◆ WHAT THIS TASK INVOLVES: Return the rows below word for word, starting at the line that contains "Of the husky" and ending at the line that contains "Of [48,94] |", with both of those lines included.

◆ INPUT MATERIAL:
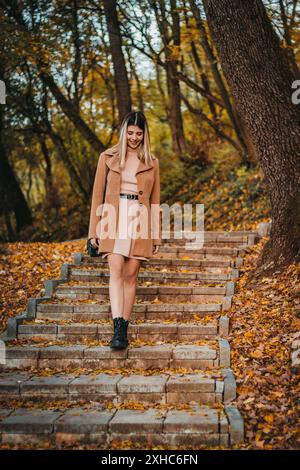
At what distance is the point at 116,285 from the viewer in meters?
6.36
---
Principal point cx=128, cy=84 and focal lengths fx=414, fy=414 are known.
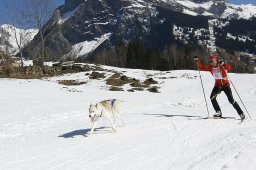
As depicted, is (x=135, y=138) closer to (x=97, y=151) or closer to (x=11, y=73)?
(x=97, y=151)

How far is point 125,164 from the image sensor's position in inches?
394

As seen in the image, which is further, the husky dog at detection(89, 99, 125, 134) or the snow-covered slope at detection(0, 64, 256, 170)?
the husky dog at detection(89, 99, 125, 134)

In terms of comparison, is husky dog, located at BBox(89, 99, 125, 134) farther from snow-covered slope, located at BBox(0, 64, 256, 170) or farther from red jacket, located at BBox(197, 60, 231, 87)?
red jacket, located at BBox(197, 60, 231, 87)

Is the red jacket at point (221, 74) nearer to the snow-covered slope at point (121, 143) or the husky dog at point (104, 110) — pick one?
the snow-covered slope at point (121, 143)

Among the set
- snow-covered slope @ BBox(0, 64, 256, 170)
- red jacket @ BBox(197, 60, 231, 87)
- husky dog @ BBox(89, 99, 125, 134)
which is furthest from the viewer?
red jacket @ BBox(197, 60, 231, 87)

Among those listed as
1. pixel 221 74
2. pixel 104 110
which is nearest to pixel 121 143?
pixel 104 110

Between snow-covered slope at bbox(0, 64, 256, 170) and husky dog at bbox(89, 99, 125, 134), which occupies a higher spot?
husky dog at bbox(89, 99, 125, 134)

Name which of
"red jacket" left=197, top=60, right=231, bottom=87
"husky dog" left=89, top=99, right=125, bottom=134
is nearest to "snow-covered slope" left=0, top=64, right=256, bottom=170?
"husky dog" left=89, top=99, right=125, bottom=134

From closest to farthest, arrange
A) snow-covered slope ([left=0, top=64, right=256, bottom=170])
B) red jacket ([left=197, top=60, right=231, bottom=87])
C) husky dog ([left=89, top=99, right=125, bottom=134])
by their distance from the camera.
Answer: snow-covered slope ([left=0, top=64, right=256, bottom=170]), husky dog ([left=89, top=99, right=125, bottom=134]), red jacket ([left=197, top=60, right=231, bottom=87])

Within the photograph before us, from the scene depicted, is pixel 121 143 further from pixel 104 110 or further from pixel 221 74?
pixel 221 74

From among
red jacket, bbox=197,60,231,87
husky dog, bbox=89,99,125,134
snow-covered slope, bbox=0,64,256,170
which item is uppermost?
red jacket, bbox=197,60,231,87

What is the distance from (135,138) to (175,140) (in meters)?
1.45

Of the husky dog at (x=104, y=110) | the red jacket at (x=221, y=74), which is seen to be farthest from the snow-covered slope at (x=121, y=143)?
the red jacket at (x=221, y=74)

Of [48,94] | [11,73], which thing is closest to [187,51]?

◆ FINISHED TASK:
Of the husky dog at (x=104, y=110) | the red jacket at (x=221, y=74), which is seen to be farthest from the snow-covered slope at (x=121, y=143)?
the red jacket at (x=221, y=74)

Of [48,94] | [11,73], which thing is closest to [187,51]?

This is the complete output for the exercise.